In the future, LivLush plans to educate farmers about better farming techniques. Rawal thinks this a logical step, albeit a challenging one. “They have to do it for a large number of SKUs. But this is critical for them. If tomato is selling for Rs.85 per kg today, most farmers will sow tomatoes now, but end up dumping them on the road later on. They need to be educated on what’s the right time to sow, how to choose the right crops and the best practices as well.”

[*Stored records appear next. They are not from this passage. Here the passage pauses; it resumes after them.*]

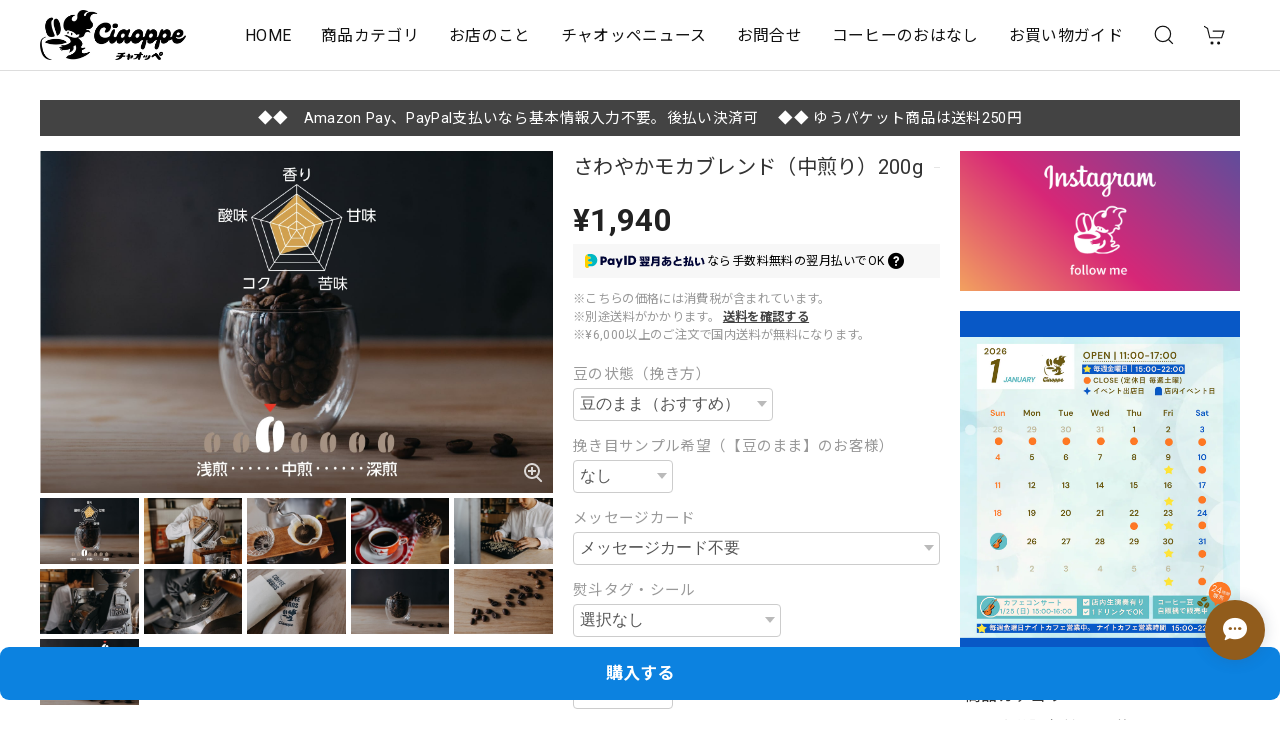

--- FILE ---
content_type: text/html; charset=UTF-8
request_url: https://ciaoppe.buyshop.jp/items/2724769/reviews?format=item&score=&page=1
body_size: 758
content:
				<li class="review01__listChild">
			<figure class="review01__itemInfo">
				<a href="/items/2724769" class="review01__imgWrap">
					<img src="https://baseec-img-mng.akamaized.net/images/item/origin/2a19f5cf0bdcf6b102529529a416a755.jpg?imformat=generic&q=90&im=Resize,width=146,type=normal" alt="さわやかモカブレンド（中煎り）200g" class="review01__img">
				</a>
				<figcaption class="review01__item">
					<i class="review01__iconImg ico--good"></i>
					<p class="review01__itemName">さわやかモカブレンド（中煎り）200g</p>
										<time datetime="2022-10-01" class="review01__date">2022/10/01</time>
				</figcaption>
			</figure><!-- /.review01__itemInfo -->
						<p class="review01__comment">初めて購入するブレンドでしたが、名前の通りさわやかな、でもただ爽やかなだけではなくて、これは何⁉︎と驚きの一杯でした。リーフレット見ながら美味しく淹れられるように練習しますね。</p>
									<p class="review01__reply">ありがとうございます！コーヒーの酸味を敬遠される方は多いのですが、良質な酸味はとても飲みやすいものです。飲みにくいと感じられた場合は、飲み頃までお湯を足してくださいませ😊。</p>
					</li>
				<li class="review01__listChild">
			<figure class="review01__itemInfo">
				<a href="/items/2724769" class="review01__imgWrap">
					<img src="https://baseec-img-mng.akamaized.net/images/item/origin/2a19f5cf0bdcf6b102529529a416a755.jpg?imformat=generic&q=90&im=Resize,width=146,type=normal" alt="軽くスッキリとした口当たり　さわやかモカブレンド（中煎り）200g" class="review01__img">
				</a>
				<figcaption class="review01__item">
					<i class="review01__iconImg ico--good"></i>
					<p class="review01__itemName">軽くスッキリとした口当たり　さわやかモカブレンド（中煎り）200g</p>
										<time datetime="2021-12-18" class="review01__date">2021/12/18</time>
				</figcaption>
			</figure><!-- /.review01__itemInfo -->
								</li>
				<li class="review01__listChild">
			<figure class="review01__itemInfo">
				<a href="/items/2724769" class="review01__imgWrap">
					<img src="https://baseec-img-mng.akamaized.net/images/item/origin/2a19f5cf0bdcf6b102529529a416a755.jpg?imformat=generic&q=90&im=Resize,width=146,type=normal" alt="さわやかモカブレンド（中煎）200g" class="review01__img">
				</a>
				<figcaption class="review01__item">
					<i class="review01__iconImg ico--good"></i>
					<p class="review01__itemName">さわやかモカブレンド（中煎）200g</p>
										<p class="review01__itemVariation">豆のまま</p>
										<time datetime="2020-09-19" class="review01__date">2020/09/19</time>
				</figcaption>
			</figure><!-- /.review01__itemInfo -->
								</li>
				<li class="review01__listChild">
			<figure class="review01__itemInfo">
				<a href="/items/2724769" class="review01__imgWrap">
					<img src="https://baseec-img-mng.akamaized.net/images/item/origin/2a19f5cf0bdcf6b102529529a416a755.jpg?imformat=generic&q=90&im=Resize,width=146,type=normal" alt="さわやかモカブレンド（中煎）200g" class="review01__img">
				</a>
				<figcaption class="review01__item">
					<i class="review01__iconImg ico--good"></i>
					<p class="review01__itemName">さわやかモカブレンド（中煎）200g</p>
										<p class="review01__itemVariation">豆のまま</p>
										<time datetime="2020-09-16" class="review01__date">2020/09/16</time>
				</figcaption>
			</figure><!-- /.review01__itemInfo -->
								</li>
				<li class="review01__listChild">
			<figure class="review01__itemInfo">
				<a href="/items/2724769" class="review01__imgWrap">
					<img src="https://baseec-img-mng.akamaized.net/images/item/origin/2a19f5cf0bdcf6b102529529a416a755.jpg?imformat=generic&q=90&im=Resize,width=146,type=normal" alt="さわやかモカブレンド（中煎）200g" class="review01__img">
				</a>
				<figcaption class="review01__item">
					<i class="review01__iconImg ico--normal"></i>
					<p class="review01__itemName">さわやかモカブレンド（中煎）200g</p>
										<p class="review01__itemVariation">豆のまま</p>
										<time datetime="2020-07-05" class="review01__date">2020/07/05</time>
				</figcaption>
			</figure><!-- /.review01__itemInfo -->
								</li>
				<li class="review01__listChild">
			<figure class="review01__itemInfo">
				<a href="/items/2724769" class="review01__imgWrap">
					<img src="https://baseec-img-mng.akamaized.net/images/item/origin/2a19f5cf0bdcf6b102529529a416a755.jpg?imformat=generic&q=90&im=Resize,width=146,type=normal" alt="さわやかモカブレンド（中煎）200g" class="review01__img">
				</a>
				<figcaption class="review01__item">
					<i class="review01__iconImg ico--good"></i>
					<p class="review01__itemName">さわやかモカブレンド（中煎）200g</p>
										<p class="review01__itemVariation">中挽き（ドリップ・サイフォン）</p>
										<time datetime="2020-05-17" class="review01__date">2020/05/17</time>
				</figcaption>
			</figure><!-- /.review01__itemInfo -->
								</li>
				<li class="review01__listChild">
			<figure class="review01__itemInfo">
				<a href="/items/2724769" class="review01__imgWrap">
					<img src="https://baseec-img-mng.akamaized.net/images/item/origin/2a19f5cf0bdcf6b102529529a416a755.jpg?imformat=generic&q=90&im=Resize,width=146,type=normal" alt="さわやかモカブレンド（中煎）200g" class="review01__img">
				</a>
				<figcaption class="review01__item">
					<i class="review01__iconImg ico--good"></i>
					<p class="review01__itemName">さわやかモカブレンド（中煎）200g</p>
										<p class="review01__itemVariation">豆のまま</p>
										<time datetime="2020-05-01" class="review01__date">2020/05/01</time>
				</figcaption>
			</figure><!-- /.review01__itemInfo -->
						<p class="review01__comment">豆の香りがよく綺麗な酸味が感じられます。ハンドピッキングも丁寧で豆が美しいです。</p>
									<p class="review01__reply">とても嬉しいレビューをありがとうごいます！まさにさわやかな酸味を感じて頂けたらと思いブレンドしています！今後ともよろしくお願い致します。</p>
					</li>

Other than that, the company is also looking to enter the retail market by leveraging on modified environment packaging, a technology that keeps vegetables and fruits fresher for longer periods of time. While LivLush will initially invest in a basic machine with an output of 2.5 tonne a day costing Rs.4.5 lakh, the eventual plan is to invest in a bigger machine with capacity of about 20 tonne a day costing around Rs.22 lakh. Patil believes, “We can disrupt the organised retail market when we start retailing vegetables in the future with such packaging.” The company is in talks with leading retailers such as Foodhall, Godrej Nature’s Basket, More and Big Bazaar. There are also plans underway to convert the waste into organic manure and sell that, too.
While currently the enterprise is not profitable, Patnaik is sanguine about starting to make profits by October-November this year. By FY18, the company is expecting to become a Rs.35 crore business.
However, they do face competition in this space. NinjaCart and Farm Taaza are two known players, operating out of Bengaluru itself. But that’s the least of their worries. “This is definitely not a winner-takes-all market. The more, the better,” smiles Patnaik. “But we are the only ones offering a full basket, that is, 200 SKUs. We are going to revolutionise organised retail.”